EXCERPT TO READ:
━━━━━━━━━━━━━━━━━━━━━━━━━━━━━━

That’s Hot: Cooling Supercomputing Power
The good news is users of HPC have more compute power than ever. The bad news: HPC users are stuffing all the processing power into data centers that are not designed to handle asymmetrical thermal loads and the extreme density of today's systems. The thermal problem in the data center is analogous to trying to keep people cool and comfortable in a hall where there are 150 people per seat.
Recognizing that data center environmental conditions limit server performance, HP Labs has partnered with HP product divisions to assembled the “HP Cool Team” — a group of engineers with expertise in heat transfer, fluid mechanics, thermo-mechanical physical design and system product design. HPCwire recently talked with Scott McClellan, CTO of HP's High Performance Computing Division, and Chandrakant D. Patel, an HP Distinguished Technologist and leader of the thermal mechanical team at HP Labs, to find out how the company is helping customers manage high performance heat.
HPCwire: According to a recent AFCOM (an association for data center professionals) survey, approximately 60 percent of data center professionals believe new equipment is being acquired without adequate concern for power or cooling requirements. What's HP doing to solve this?
McClellan: The industry, as a whole, has been focused on increasing density. At the same time, there is little attention paid to the other side of the problem, “How are we going to deploy reliable systems in room stuffed full of equipment?” For example, a data center with 1,000 racks, over 30,000 square feet, requires over 10 MW of power for the computing infrastructure. That's a lot of heat.
HP complements our portfolio of HPC solutions with services to help customers deal with deployment challenges. HP has a ton of experience in the thermal area. From this experience, we have learned that asymmetrical loading can frequently result in “hot spots” that can easily result in reliability problems.
By applying what we call “Smart Cooling” technology to HP Labs' data centers, we've been able to save more than 25 percent in cooling costs. This technology has been successfully used by a number of customers, such as DreamWorks, to reach maximum power density and system reliability. For example, in working with DreamWorks, HP Labs provided scalable, off-site rendering capacity for DreamWorks' animated production, Shrek 2. The HP Utility Rendering Service – operating in a 1,000-processor data center researchers built in HP Labs' Palo Alto, Calif., headquarters – uses HP's Smart Cooling solutions to provide the maximum compute capability in the smallest, most cost-efficient footprint possible.
HPCwire: What exactly are “Smart Cooling” products or services? What do you deliver to the customer?
Patel: HP takes a holistic view when developing cooling solutions — from chip core inside a server to the cooling tower on the rooftop. The thermo- mechanical research team at HP Labs has pioneered CFD modeling techniques with the Smart Cooling service. The intent of this service is to provide proper and efficient thermal management to reduce the power required by cooling resources up to 25 percent. An example of such a service delivery to a customer is an analysis to “statically” optimize the layout of a data center prior to the installation of high power, high density cluster. The analysis suggests vent layout, rack layout, etc., to assure achievement of thermal management goals — a given temperature at the inlet of all the systems in the data centers. The asymmetrical loading from the high density cluster could otherwise lead to reliability issues. Additional Smart Cooling services include site preparation and verification, assessment, refresh, design and relocation; equipment layout and installation; site selection; and ongoing maintenance.

━━━━━━━━━━━━━━━━━━━━━━━━━━━━━━

STORED DATA:

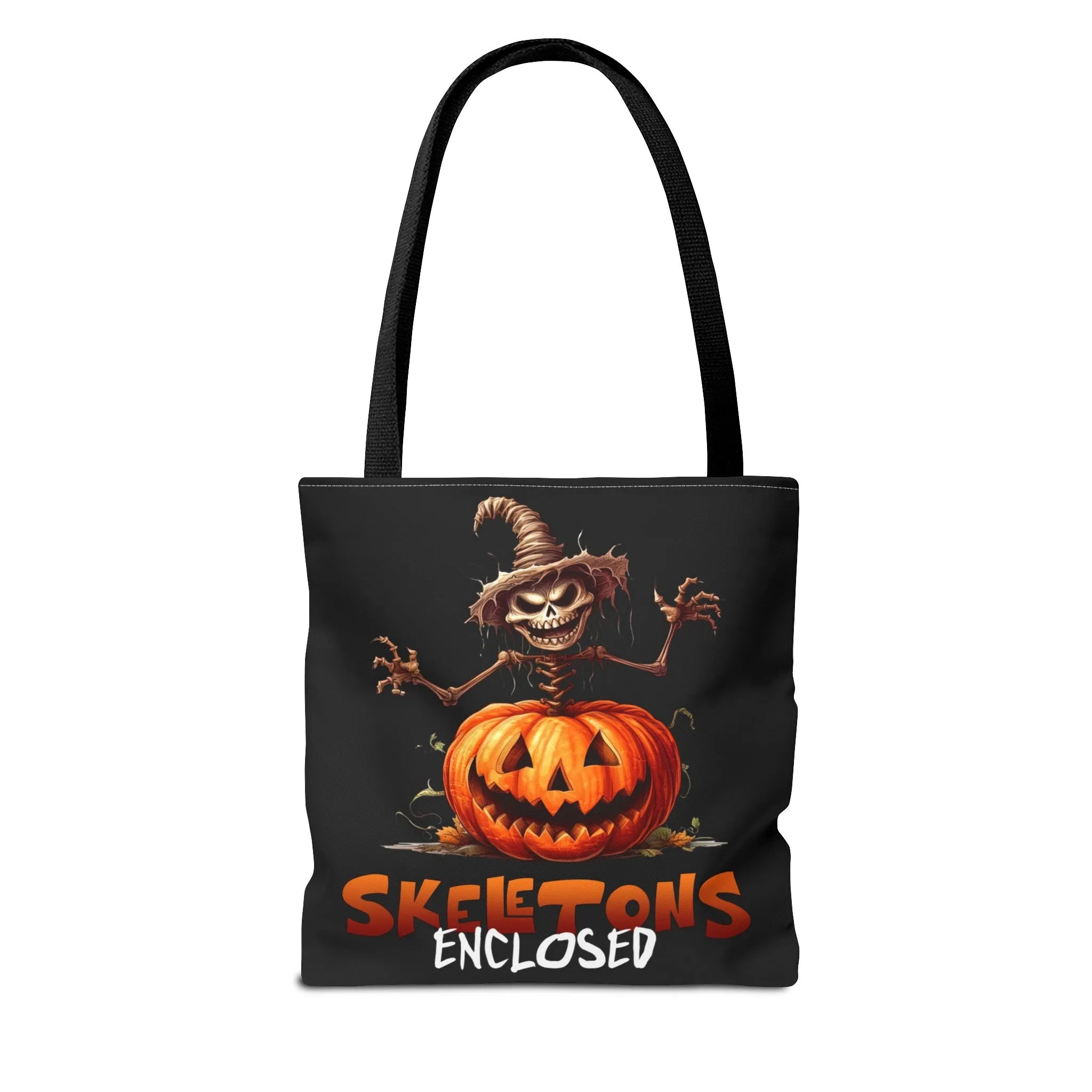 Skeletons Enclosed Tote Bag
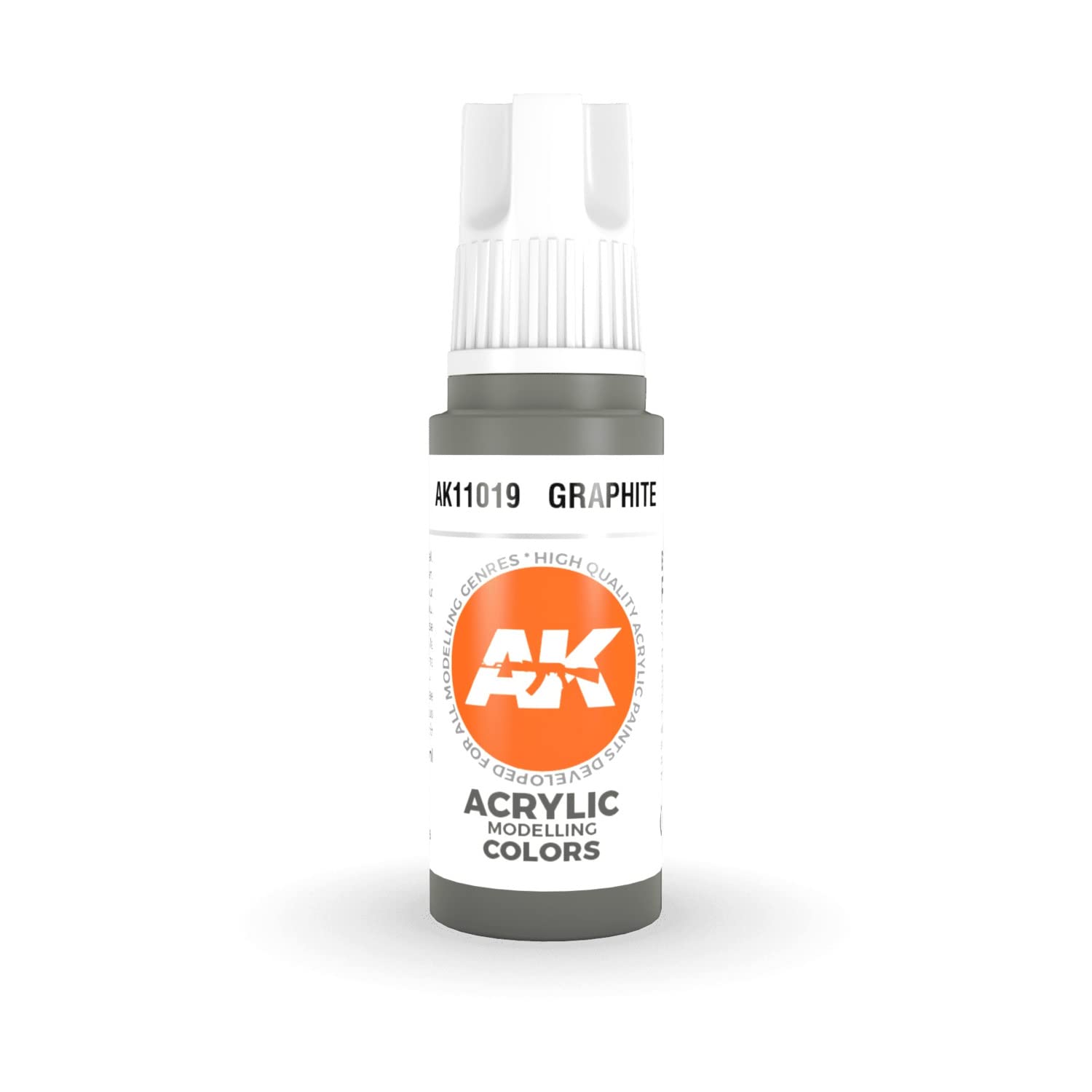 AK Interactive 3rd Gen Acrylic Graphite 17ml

━━━━━━━━━━━━━━━━━━━━━━━━━━━━━━

EXERCISE DESCRIPTION:
Reproduce word for word the stretch of the data center cooling interview from "By applying what" through "to the customer?".

RESPONSE TO THE EXERCISE:
By applying what we call “Smart Cooling” technology to HP Labs' data centers, we've been able to save more than 25 percent in cooling costs. This technology has been successfully used by a number of customers, such as DreamWorks, to reach maximum power density and system reliability. For example, in working with DreamWorks, HP Labs provided scalable, off-site rendering capacity for DreamWorks' animated production, Shrek 2. The HP Utility Rendering Service – operating in a 1,000-processor data center researchers built in HP Labs' Palo Alto, Calif., headquarters – uses HP's Smart Cooling solutions to provide the maximum compute capability in the smallest, most cost-efficient footprint possible.
HPCwire: What exactly are “Smart Cooling” products or services? What do you deliver to the customer?